Previous evaluations of Cicero concentrated predominantly on its strategic success, namely its ability to win games. However, Diplomacy, as a test bed, requires effective communication, which encompasses the dual facets of persuasion and deception. Mastery of these skills is considered integral for an AI to genuinely compete at a human level within the game. This paper introduces novel methodologies to rigorously test these communicative aspects.

The methodology involved annotating in-game communications using Abstract Meaning Representation (AMR) to decode the expressed intents apart from mere strategic actions. The authors have build a parser that manages to achieve a Smatch score of 66.6 after adjusting for specific game nuances, nonetheless acknowledging that there remains room for improvement in parsing accuracy. The distinction between intent and action enabled the researchers to flag deceit (broken commitments) and persuasion attempts through AMR coded interactions.

Key Findings

The paper conducted 24 games involving human players and Cicero, resulting in significant empirical insights:

Strategic Dominance: Cicero continues to demonstrate superior strategic capabilities relative to human players, securing victories in 84% of games.
Communication Attempts: Despite its frequent success in gameplay, Cicero's communication is readily identified by experienced human players, which suggests that it doesn’t convincingly simulate human-like interactions.
Deception and Persuasion Limitations: Humans perceived Cicero’s communications to be deceptive at a higher rate than utterances from other human players. However, when analyzed through detected broken commitments, humans themselves were found to break commitments more frequently than Cicero.
Effectiveness in Persuasion: Despite initiating persuasive attempts at similar rates, humans achieved a higher success rate in persuasion over Cicero, showing a gap in the AI’s ability to influence strategically via dialogue.

These results challenge the notion of Cicero as a "master" of human-like communicative interaction in Diplomacy.

Implications and Future Outlook

The paper highlights Cicero's reliance on strategic execution rather than communicative finesse to win games, demonstrating that while it excels tactically, it achieves human-level competence neither in deception nor in persuading its opponents through dialogue.

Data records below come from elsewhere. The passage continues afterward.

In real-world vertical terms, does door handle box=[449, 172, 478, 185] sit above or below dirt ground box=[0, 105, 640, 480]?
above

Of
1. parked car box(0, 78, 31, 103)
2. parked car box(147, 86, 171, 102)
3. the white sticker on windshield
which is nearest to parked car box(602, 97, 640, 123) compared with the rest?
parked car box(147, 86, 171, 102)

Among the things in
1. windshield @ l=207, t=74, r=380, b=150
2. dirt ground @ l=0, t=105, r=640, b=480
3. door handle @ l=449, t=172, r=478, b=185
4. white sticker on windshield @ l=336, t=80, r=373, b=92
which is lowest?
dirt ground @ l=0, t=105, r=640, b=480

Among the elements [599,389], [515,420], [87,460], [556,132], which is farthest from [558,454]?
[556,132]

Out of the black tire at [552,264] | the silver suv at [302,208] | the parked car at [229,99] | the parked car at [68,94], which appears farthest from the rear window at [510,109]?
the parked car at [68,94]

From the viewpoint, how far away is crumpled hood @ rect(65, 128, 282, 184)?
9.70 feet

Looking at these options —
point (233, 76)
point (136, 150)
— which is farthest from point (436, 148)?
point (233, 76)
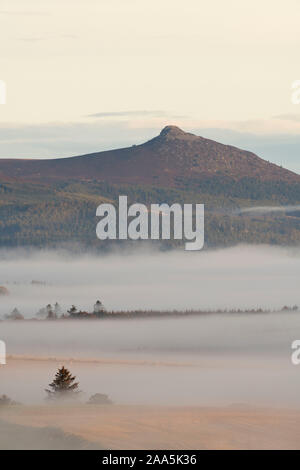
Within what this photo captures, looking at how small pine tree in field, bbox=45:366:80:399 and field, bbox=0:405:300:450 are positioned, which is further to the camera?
small pine tree in field, bbox=45:366:80:399

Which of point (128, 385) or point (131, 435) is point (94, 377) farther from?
point (131, 435)

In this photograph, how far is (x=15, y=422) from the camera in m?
89.1

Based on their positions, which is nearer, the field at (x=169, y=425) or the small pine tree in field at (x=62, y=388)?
the field at (x=169, y=425)

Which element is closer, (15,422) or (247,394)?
(15,422)

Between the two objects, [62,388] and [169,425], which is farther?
[62,388]

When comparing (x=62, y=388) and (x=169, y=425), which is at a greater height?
(x=62, y=388)

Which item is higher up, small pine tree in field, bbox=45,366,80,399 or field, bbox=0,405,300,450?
small pine tree in field, bbox=45,366,80,399

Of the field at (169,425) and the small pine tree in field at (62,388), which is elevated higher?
the small pine tree in field at (62,388)
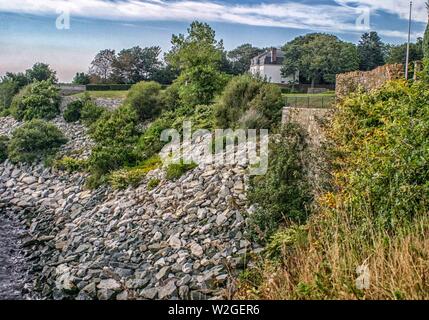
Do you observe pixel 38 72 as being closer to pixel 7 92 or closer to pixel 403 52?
pixel 7 92

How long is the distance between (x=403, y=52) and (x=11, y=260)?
1269cm

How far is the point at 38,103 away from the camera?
70.8ft

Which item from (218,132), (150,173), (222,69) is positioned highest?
(222,69)

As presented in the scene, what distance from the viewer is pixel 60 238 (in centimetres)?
964

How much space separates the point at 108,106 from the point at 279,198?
15.2 m

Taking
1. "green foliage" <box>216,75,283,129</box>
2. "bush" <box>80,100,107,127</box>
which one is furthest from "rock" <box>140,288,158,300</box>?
"bush" <box>80,100,107,127</box>

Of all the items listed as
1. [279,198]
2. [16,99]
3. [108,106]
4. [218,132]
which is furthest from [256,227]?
[16,99]

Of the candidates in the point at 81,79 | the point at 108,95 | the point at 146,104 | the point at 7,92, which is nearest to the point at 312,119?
the point at 146,104

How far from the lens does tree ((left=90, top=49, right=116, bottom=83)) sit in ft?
87.9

Advancements in these areas remain crucial for integrating AI that effectively mirrors human strategic communication in competitive settings.

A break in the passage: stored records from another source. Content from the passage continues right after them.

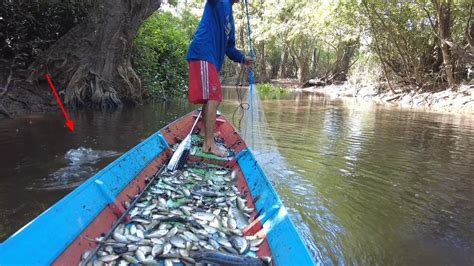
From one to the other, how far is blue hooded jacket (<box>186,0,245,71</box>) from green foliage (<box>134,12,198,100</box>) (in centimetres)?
1146

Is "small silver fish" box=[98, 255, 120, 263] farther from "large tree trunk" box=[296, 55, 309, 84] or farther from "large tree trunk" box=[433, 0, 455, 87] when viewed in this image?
"large tree trunk" box=[296, 55, 309, 84]

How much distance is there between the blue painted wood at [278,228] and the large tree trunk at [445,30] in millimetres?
16952

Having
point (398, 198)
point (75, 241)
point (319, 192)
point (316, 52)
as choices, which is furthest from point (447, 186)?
point (316, 52)

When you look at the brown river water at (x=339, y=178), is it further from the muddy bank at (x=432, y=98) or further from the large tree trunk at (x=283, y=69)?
the large tree trunk at (x=283, y=69)

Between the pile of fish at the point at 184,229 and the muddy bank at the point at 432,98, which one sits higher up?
the muddy bank at the point at 432,98

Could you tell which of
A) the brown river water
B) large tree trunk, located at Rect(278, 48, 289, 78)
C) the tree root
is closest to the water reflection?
the brown river water

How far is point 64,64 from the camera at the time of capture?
39.7 ft

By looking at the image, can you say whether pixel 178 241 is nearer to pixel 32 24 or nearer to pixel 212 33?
pixel 212 33

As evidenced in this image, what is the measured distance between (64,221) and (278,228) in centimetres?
143

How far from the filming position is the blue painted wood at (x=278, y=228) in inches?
91.9

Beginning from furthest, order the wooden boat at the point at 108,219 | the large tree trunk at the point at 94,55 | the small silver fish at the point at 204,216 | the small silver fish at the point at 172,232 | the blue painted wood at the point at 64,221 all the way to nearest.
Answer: the large tree trunk at the point at 94,55
the small silver fish at the point at 204,216
the small silver fish at the point at 172,232
the wooden boat at the point at 108,219
the blue painted wood at the point at 64,221

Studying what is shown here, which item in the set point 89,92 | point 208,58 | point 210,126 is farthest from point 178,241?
point 89,92

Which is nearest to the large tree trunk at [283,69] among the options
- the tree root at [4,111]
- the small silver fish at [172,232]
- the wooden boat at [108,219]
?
the tree root at [4,111]

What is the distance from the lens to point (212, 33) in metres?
4.84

The authors suggest possible future directions to refine AI communicative methodologies in Diplomacy-like scenarios. They advocate for more nuanced analysis and improved models that not only understand tactical and strategic needs but also the subtleties of human collaboration, misdirection, and persuasion. This exploration into AI behavior in games like Diplomacy serves as a stepping-stone toward developing intelligent systems that integrate strategic decision-making with complex human-like communication and interaction models. Overall, the research opens a dialogue for advancing AI's communicative competencies beyond tactical automation.